Walking Behind The Mirrors And Other Thoughts On Doctor Who Season 11, Episode 9

by Erik Amaya

 

In one of the rare times since Doctor Who’s return in 2005, this week’s episode did not do what penultimate episodes of the show do nowadays: set up the finale.
Instead, “It Takes You Away” goes for something quieter and unexpected. The Doctor (Jodie Whittaker), Ryan (Tosin Cole), Yaz (Mandip Gill) and Graham (Bradley Walsh) land in 2018 Norway, where a young girl, Hanne (Ellie Wallwork), is holed up in her isolated home and living in fear of an unseen creature skulking about in the evenings. And when Team TARDIS discovers her hiding in a wardrobe, they learn it has been several days since her father Erik (Christian Rubeck) went missing.
The set-up is the first of many fake-outs contained within the story as it leads viewers on a path away from the showy spectacles of episodes like “Bad Wolf,” “Army of Ghosts,” “The Pandorica Opens,” or “Dark Water.” The story keeps banking left for an increasingly intimate tale. And that is remarkable.
In lieu of a creature lurking in the area – its noises turn out to be an audio tape Erik put on a timer to discourage the blind Hanne from going into the woods – we are introduced to another bit of Time Lord mythology: the Solitract. According to The Doctor’s fifth Nan, who spun a bedtime yarn about the Solitract, it was a sentient aspect of the pre-formed universe which prevented the conventional universe from forming. Once expelled to its own plane of existence, matter began to form and the universe coalesced into its early state. Unfortunately, the Solitract was left all alone in its own universe with nothing and no one to grow with.
As Yaz points out, Time Lord bedtime tales are not exactly docile or reassuring. They are, however, informative as The Doctor pieces together that the Solitract has somehow built a portal between its universe and the conventional one; which for the purposes of clarity, we’ll call “N-Space” (Thanks Chris Bidmead!).

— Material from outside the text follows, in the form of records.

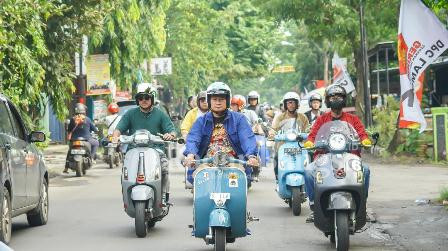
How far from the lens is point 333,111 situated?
10.2 meters

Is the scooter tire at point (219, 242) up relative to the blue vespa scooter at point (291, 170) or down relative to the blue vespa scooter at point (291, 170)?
down

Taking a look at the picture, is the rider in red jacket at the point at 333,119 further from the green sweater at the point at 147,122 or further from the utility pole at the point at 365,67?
the utility pole at the point at 365,67

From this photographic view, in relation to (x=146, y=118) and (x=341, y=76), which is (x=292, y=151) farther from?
(x=341, y=76)

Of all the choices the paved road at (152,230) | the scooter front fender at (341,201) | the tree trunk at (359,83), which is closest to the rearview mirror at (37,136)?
the paved road at (152,230)

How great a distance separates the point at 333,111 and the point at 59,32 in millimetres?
12029

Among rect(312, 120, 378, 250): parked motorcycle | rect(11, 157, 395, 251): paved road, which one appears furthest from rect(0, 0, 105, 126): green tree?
rect(312, 120, 378, 250): parked motorcycle

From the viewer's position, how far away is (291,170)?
13227 millimetres

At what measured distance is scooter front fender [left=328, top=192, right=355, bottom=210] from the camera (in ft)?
29.7

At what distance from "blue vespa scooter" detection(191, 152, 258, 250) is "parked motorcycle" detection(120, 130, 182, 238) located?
5.88 feet

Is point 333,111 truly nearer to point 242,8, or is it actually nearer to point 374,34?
point 374,34

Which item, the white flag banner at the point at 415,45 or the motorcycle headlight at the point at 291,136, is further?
the motorcycle headlight at the point at 291,136

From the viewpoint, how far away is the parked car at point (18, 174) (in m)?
10.0

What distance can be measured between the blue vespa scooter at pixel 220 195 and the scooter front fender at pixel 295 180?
4036mm

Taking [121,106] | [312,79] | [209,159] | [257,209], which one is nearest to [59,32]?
[121,106]
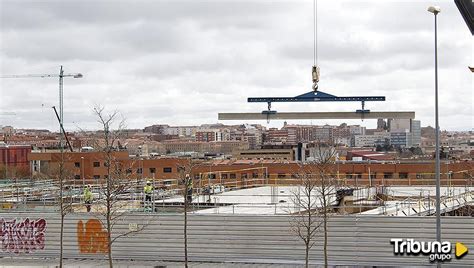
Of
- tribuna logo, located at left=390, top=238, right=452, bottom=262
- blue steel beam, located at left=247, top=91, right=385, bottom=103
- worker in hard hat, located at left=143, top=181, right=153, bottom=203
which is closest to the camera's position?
tribuna logo, located at left=390, top=238, right=452, bottom=262

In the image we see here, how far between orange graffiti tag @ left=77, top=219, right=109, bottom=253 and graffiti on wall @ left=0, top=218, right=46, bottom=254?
2040 mm

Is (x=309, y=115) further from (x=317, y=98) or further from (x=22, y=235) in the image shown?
(x=22, y=235)

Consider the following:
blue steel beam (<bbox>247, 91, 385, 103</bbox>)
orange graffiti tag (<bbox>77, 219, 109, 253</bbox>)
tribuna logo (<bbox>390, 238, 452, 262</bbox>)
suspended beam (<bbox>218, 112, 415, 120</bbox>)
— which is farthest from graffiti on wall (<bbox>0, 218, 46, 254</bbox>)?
tribuna logo (<bbox>390, 238, 452, 262</bbox>)

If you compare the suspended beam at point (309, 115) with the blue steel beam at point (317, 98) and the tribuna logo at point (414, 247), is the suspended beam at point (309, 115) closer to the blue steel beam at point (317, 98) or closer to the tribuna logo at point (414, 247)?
the blue steel beam at point (317, 98)

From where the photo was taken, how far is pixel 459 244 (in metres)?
25.8

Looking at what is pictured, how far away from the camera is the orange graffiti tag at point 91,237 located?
2972cm

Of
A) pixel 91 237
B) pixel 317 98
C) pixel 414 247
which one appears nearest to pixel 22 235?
pixel 91 237

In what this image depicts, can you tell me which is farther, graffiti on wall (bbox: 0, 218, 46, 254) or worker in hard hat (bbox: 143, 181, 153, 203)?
worker in hard hat (bbox: 143, 181, 153, 203)

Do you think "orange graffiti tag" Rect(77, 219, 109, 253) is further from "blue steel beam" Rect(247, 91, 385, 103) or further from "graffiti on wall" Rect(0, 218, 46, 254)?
"blue steel beam" Rect(247, 91, 385, 103)

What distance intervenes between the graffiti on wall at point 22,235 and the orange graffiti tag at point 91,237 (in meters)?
2.04

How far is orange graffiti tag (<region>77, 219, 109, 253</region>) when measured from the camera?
2972 cm

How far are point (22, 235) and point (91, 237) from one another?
12.4ft

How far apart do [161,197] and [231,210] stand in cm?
789

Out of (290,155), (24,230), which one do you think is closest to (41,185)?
(24,230)
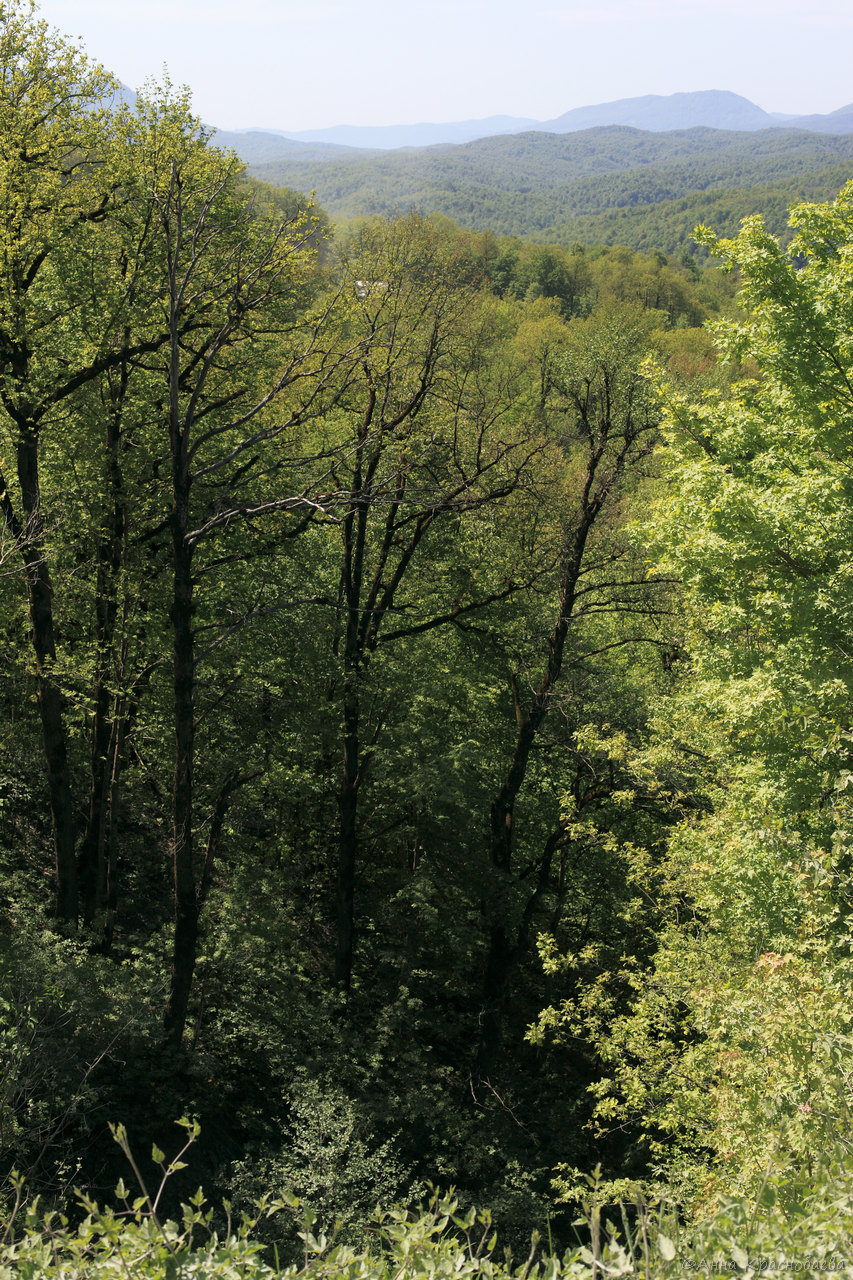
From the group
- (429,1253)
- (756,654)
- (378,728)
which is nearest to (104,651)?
(378,728)

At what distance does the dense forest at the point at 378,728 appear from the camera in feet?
A: 28.9

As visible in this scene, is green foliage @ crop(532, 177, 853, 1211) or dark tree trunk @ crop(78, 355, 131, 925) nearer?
green foliage @ crop(532, 177, 853, 1211)

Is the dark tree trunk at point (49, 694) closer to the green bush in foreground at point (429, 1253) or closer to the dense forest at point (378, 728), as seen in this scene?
the dense forest at point (378, 728)

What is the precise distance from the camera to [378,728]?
1549 cm

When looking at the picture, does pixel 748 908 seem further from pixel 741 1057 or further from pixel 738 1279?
pixel 738 1279

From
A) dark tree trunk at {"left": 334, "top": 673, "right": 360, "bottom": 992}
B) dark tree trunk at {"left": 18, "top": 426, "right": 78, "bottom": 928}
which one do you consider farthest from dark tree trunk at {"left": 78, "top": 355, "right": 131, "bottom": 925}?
dark tree trunk at {"left": 334, "top": 673, "right": 360, "bottom": 992}

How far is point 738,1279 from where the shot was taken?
309cm

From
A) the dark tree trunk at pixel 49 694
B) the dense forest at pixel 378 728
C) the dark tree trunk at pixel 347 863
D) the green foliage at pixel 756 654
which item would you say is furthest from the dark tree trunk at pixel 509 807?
the dark tree trunk at pixel 49 694

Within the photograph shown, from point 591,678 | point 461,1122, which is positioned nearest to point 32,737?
point 461,1122

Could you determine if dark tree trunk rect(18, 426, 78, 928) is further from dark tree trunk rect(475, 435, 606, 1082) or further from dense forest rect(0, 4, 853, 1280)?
dark tree trunk rect(475, 435, 606, 1082)

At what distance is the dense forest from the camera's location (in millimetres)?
8812

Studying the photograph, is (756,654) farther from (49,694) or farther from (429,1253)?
(49,694)

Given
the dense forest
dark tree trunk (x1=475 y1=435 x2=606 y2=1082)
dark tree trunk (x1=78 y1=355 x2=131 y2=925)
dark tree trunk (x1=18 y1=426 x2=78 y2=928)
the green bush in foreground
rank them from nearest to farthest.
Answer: the green bush in foreground < the dense forest < dark tree trunk (x1=18 y1=426 x2=78 y2=928) < dark tree trunk (x1=78 y1=355 x2=131 y2=925) < dark tree trunk (x1=475 y1=435 x2=606 y2=1082)

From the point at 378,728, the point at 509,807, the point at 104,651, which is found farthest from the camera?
the point at 509,807
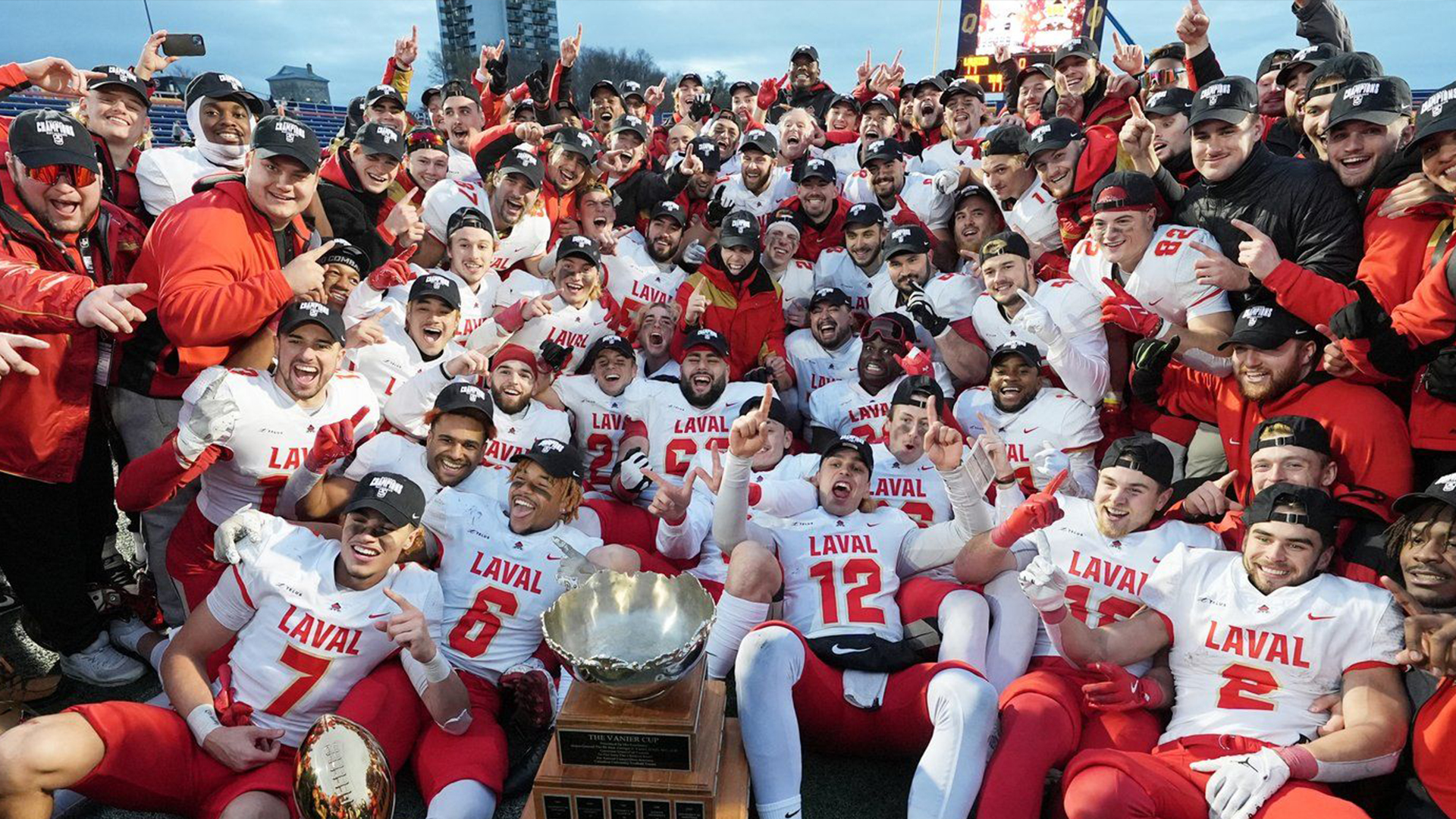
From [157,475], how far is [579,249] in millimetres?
3135

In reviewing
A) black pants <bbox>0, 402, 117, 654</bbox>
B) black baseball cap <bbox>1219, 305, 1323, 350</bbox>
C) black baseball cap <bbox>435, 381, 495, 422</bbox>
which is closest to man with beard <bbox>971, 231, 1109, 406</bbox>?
black baseball cap <bbox>1219, 305, 1323, 350</bbox>

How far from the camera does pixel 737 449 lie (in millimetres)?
3768

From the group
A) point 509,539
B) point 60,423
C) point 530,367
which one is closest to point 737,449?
point 509,539

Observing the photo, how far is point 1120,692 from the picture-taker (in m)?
3.21

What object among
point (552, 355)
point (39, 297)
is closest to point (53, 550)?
point (39, 297)

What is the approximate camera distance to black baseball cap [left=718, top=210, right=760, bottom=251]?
6410 millimetres

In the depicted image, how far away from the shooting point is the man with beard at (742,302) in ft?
21.1

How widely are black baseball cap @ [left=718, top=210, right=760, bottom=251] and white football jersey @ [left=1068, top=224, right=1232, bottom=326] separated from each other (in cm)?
280

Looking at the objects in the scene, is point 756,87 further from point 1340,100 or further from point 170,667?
point 170,667

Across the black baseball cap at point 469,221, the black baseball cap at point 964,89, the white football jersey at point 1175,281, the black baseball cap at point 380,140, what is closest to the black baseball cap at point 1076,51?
the black baseball cap at point 964,89

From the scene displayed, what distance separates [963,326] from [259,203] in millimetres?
4288

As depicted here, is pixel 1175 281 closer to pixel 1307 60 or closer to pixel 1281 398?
pixel 1281 398

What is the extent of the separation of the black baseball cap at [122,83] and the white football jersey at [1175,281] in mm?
5625

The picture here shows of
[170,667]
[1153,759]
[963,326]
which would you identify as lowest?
[1153,759]
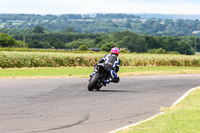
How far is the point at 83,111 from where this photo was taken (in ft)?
44.4

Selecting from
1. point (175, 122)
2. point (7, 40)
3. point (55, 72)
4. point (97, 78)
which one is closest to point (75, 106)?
point (175, 122)

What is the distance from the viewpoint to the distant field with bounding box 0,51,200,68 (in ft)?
126

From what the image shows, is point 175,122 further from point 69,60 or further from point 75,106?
point 69,60

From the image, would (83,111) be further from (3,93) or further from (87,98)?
(3,93)

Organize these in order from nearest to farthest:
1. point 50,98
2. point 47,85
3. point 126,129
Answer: point 126,129, point 50,98, point 47,85

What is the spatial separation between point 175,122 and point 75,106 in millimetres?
4029

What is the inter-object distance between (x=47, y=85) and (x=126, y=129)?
10.9 metres

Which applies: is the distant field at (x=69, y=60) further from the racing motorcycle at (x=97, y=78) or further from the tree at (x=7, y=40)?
the tree at (x=7, y=40)

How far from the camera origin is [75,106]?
1451cm

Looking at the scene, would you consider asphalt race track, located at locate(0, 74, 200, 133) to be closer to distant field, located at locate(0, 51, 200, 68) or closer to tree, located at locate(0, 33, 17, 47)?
distant field, located at locate(0, 51, 200, 68)

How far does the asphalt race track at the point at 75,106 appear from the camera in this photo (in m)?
11.2

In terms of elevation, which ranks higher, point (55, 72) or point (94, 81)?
point (94, 81)

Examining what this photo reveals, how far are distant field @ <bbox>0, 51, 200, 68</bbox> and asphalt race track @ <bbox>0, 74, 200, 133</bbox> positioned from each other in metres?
17.9

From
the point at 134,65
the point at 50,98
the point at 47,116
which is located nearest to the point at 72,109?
the point at 47,116
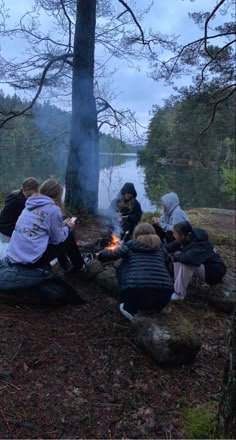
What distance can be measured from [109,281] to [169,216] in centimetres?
145

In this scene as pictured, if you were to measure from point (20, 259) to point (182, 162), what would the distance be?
45265 millimetres

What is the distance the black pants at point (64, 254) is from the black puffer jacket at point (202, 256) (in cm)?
109

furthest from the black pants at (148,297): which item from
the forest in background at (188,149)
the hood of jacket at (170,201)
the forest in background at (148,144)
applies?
the forest in background at (188,149)

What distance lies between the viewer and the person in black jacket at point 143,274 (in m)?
3.15

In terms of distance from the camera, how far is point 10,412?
227 centimetres

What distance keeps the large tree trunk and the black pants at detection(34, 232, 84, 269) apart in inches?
110

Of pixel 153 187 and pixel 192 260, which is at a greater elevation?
pixel 192 260

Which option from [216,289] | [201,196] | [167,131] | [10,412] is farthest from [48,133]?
[167,131]

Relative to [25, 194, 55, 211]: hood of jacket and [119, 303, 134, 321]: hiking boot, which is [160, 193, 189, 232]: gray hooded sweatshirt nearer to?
[119, 303, 134, 321]: hiking boot

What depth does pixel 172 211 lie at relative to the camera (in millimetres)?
4957

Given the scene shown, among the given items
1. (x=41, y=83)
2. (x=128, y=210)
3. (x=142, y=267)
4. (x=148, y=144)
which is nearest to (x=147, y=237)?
(x=142, y=267)

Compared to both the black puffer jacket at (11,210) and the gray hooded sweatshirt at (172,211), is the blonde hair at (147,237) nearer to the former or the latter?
the gray hooded sweatshirt at (172,211)

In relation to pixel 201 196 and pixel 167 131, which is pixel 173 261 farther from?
pixel 167 131

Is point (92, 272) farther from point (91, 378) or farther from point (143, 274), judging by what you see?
point (91, 378)
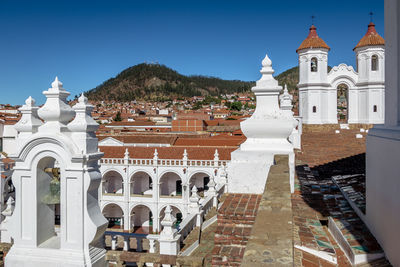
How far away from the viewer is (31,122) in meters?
3.93

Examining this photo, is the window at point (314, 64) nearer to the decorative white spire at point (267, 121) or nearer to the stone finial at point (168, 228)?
the stone finial at point (168, 228)

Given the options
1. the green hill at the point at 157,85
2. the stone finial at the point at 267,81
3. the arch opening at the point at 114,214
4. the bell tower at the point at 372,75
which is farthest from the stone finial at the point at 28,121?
the green hill at the point at 157,85

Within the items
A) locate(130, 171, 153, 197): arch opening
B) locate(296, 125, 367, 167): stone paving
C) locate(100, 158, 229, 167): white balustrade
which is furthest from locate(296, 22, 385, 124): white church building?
locate(130, 171, 153, 197): arch opening

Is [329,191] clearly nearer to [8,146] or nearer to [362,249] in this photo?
[362,249]

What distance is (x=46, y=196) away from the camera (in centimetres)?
394

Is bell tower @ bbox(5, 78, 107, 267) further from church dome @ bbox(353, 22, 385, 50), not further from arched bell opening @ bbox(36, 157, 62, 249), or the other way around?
church dome @ bbox(353, 22, 385, 50)

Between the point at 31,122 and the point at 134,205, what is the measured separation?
24.7 meters

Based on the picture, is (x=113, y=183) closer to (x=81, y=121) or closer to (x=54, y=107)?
(x=54, y=107)

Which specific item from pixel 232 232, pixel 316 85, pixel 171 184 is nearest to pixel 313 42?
pixel 316 85

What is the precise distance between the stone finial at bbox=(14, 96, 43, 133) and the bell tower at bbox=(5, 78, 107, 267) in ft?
0.04

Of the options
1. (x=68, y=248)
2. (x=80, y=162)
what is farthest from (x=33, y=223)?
(x=80, y=162)

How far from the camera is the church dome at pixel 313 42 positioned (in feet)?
85.8

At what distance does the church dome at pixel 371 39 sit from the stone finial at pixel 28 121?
1054 inches

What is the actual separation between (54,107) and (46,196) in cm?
107
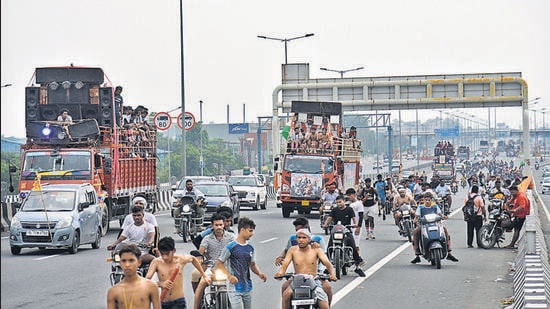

The portal takes shape in N-Space as the mirror in Erik’s bedroom.
Unfortunately, the portal contains trace amounts of the Solitract’s incompatible energy, which means an “Anti-Zone” has formed within the portal where flesh-eating moths and a deal-making alien called Ribbons (Kevin Eldon) make their home. As The Doctor explains it, the Anti-Zone is almost like an universal immune response to the extra-dimensional incursion. But for us, it ends up being the least inspired aspect of the episode. Visually, it’s a dull rock corridor. Thematically, it fails to deliver more than filler. And despite Eldon’s fabulous performance as Ribbons, his whole thread just eats time. Although, to be more charitable, it adds to the episode’s overall tendency to walk away from Doctor Who clichés and finale-establishing moments. The fact it takes place in an uninspired cave corridor – the biggest Doctor Who cliché short of a rock quarry – suggests there was level of intention to this.
On the other side of the mirror, The Doctor, Yaz and Graham discover Erik living a life in an idyllic version of his isolated home with his dead wife Trine (Lisa Stokke). Soon after, Graham discovers Grace (Sharon D. Clarke) is also there waiting for him. The episode takes a turn once more as Graham talks to his apparently dead wife and The Doctor tries to determine the real nature of where they landed.
And for once, the emotional content takes center stage over The Doctor’s brilliance. Walsh is a fantastic actor and Clarke brought such life to Grace in “The Woman Who Fell to Earth,” that it seemed the series would reunite them in some absurd science fiction way. Sadly, Grace turns out to be an aspect of the Solitract; which immediately ejects Graham back to the Anti-Zone when he rejects its simulation of her.
But the episode shifts again once The Doctor makes a bargain with the Solitract to release the others.
Instead of having malicious designs on N-Space, the Solitract turns out to be a very lonely conscious universe in and of itself. The Doctor volunteers to remain within it because it fascinates her and she recognizes its right to have a friend of its own. Now here, the episode could’ve ended and set up a cliffhanger for the finale. But it almost immediately walks away from that as The Doctor proves incompatible with the Solitract’s concept of matter. It ultimately sends her home, leaving the viewer with a greater sense of loss than one would anticipate.
It may be the biggest surprise of the episode. After being trained to expect a big cliffhanger or a shocking reveal over the last decade and change by a season’s penultimate episode, “It Takes You Away” emphasizes the smaller moments. The best parts of the episode center on the struggles Erik and Graham face by letting go of their wives again. Similarly, the genuine sadness The Doctor and the Solitract feel in splitting up is more effecting than, say, seeing a friend from The Doctor’s past or a bitter enemy like Omega show up; which may be why the end of this episode was the perfect moment for Ryan to finally call Graham “granddad.”
At the beginning of the season, I predicted it would occur when one or the other prepared to sacrifice themselves for the greater good. It was an expectation based on the way Doctor Who under Russell T. Davies or Steven Moffat would pay off an idea like this. But in doing it during a quiet, contemplative moment, Chris Chibnall and his writers establish the rules of New Series Doctor Who no longer apply and key character moments will happen with little pomp and circumstance. Sometimes, that’s the right call.
Doctor Who airs Sundays on BBC America.